# Bonus - Triplets part

In [None]:
import numpy as np
import pandas as pd
import matplotlib.pyplot as plt
from collections import Counter
from itertools import combinations

pd.set_option('display.max_columns', 100) # to display all columns at all time
pd.options.mode.chained_assignment = None # to ignore false-positive warnings about chained assignments
data = pd.read_csv('ElectionsData.csv', header=0)

## IMPORTANT!!!
We need to convert everything to something that is not 'category' so either float or int.

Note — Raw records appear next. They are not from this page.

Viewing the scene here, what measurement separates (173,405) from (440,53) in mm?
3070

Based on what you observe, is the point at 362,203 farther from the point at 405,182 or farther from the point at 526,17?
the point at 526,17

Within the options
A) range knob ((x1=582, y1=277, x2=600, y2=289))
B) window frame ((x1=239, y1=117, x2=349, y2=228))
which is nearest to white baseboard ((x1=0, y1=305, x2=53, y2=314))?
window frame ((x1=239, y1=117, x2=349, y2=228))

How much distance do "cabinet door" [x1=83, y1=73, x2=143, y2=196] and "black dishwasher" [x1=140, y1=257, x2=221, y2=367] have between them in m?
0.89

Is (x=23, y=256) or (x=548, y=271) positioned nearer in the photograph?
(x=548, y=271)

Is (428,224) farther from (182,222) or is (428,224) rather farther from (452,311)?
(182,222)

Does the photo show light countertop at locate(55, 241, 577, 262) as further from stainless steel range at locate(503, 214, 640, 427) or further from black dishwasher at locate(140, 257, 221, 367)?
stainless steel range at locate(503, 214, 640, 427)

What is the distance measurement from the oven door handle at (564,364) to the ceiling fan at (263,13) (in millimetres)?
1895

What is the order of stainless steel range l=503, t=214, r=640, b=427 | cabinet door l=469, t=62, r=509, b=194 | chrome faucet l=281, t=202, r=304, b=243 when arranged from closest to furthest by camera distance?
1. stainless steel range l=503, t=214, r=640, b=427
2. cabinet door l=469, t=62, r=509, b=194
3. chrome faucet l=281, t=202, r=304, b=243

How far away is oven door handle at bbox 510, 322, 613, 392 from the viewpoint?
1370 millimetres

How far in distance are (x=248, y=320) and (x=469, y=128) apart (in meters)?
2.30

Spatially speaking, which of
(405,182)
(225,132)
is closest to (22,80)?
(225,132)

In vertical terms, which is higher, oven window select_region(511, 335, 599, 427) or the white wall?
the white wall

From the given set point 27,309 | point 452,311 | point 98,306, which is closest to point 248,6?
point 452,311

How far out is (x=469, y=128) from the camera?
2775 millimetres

This is because we can't use train_test_split on anything that is category.


In [None]:
def count_categories(attr):
    return len(data[attr].astype('category').cat.categories)

obj_attr = [(col, count_categories(col))  for col in data if data[col].dtype==np.object]

# XXXX REMOVE THIS. THIS IS ONLY BECAUSE OF THE ASSUMPTION THAT AT THIS POINT WE DON'T HAVE NaN's
data = data.dropna()

# Handle binary columns (Gender, Married, etc.)
for attr,cnt in obj_attr:
        data[attr] = data[attr].astype('category')

data['Gender_Int'] = data['Gender'].map({'Female':0, 'Male':1}).astype(int)
data['Voting_Time_Int'] = data['Voting_Time'].map({'By_16:00':0, 'After_16:00':1}).astype(int)

data = data.drop(['Gender','Voting_Time'],axis=1)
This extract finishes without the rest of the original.